In particular, there are tools that help you keep track of project progress and plan future work that didn’t exist in the past. Powerful project management software lets you track the time that your team members spend on different tasks, helps you manage complex projects, and lets you keep track of the resources available for different projects.

A good project management solution can also help you make better decisions about how to use your team’s time. If you’re trying to decide which features to add to your product, you can run a simulation of how different features will affect your company’s growth.

The 1% Rule

Another piece of conventional wisdom that is often thrown around is the so-called 1% rule: 1% of programmers on a given project account for 99% of the productive output. Sometimes it’s 10% or 0.1%, but the idea is the same. A small number of the best programmers assigned to a project produce all of the useful work, and the remainder mostly get in the way.

The 1% rule is usually applied to software development, but it has been cited in other contexts as well. For example, the same principle supposedly applies to investments, where a fraction of top companies account for almost all of the returns in a portfolio.

The top 1% of programmers are often referred to as “rockstars”, a term borrowed from the music industry.

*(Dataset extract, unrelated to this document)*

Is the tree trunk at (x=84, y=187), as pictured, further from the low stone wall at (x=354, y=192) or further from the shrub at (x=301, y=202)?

It’s meant to convey that these programmers are exceptionally talented, both in terms of their raw programming skills and their ability to provide value to customers.

The 1% rule is an attractive idea for managers because it means that it’s possible to get a lot of value from comparatively few people – you just have to find these people and get them on your team. But is the 1% rule true?

There is some research that suggests it is. For example, a study of the Linux community found that 1% of developers accounted for 20% of the code written. This is not 99%, but the idea is the same. Another study of Wikipedia contributors found that 1% of editors accounted for 50% of the edits. There is also anecdotal evidence from tech companies, who often recruit a small number of top programmers and give them the freedom to work on whatever they deem to be most important. Google is a notable example of this – they are highly selective in their hiring processes, but the rockstars who work there are often very free.

If the 1% rule is correct, it means that there is a very small number of programmers who can do a disproportionate amount of good work. If you want to build a successful tech company, it’s probably a good idea to hire those people.

Rockstars Are People, Too

No matter who you have on your tech team, you still can’t escape the fact that programmer productivity, like that of any group of employees, is maximized when developers are happy, relaxed, and well looked after. Stress is particularly counterproductive to coding work, because without complete focus on the task at hand, productivity goes out the window (whether your team are rockstars or not). So do everything you can to reduce it in your team!

I have seen mindfulness programs for corporations used to great effect in this regard. Mindfulness is a great stress reducer for anyone, but seems to work particularly well for technologists. Perhaps this is because it becomes an intellectual pursuit, and is well suited to the analytical mind. At any rate, before you conduct a mass fire-and-rehire exercise, I would urge you to take a good look at corporate meditation programs, especially those that know how to work with high performers. You may be surprised at the difference it makes.

Other things you can do to reduce stress and improve productivity include providing ample coffee, relaxing deadlines and giving as much freedom as possible, and providing paid time off. You may find you’re sitting on a team of rockstars that aren’t performing because of simple things that you can fix.


Managing developers is still a challenge. The best way to manage your tech company is still to have a good team, but it’s good to know what tools are available to help you manage your team effectively. The industry is notorious for employee mobility, so if you have a good team, make sure you look after them.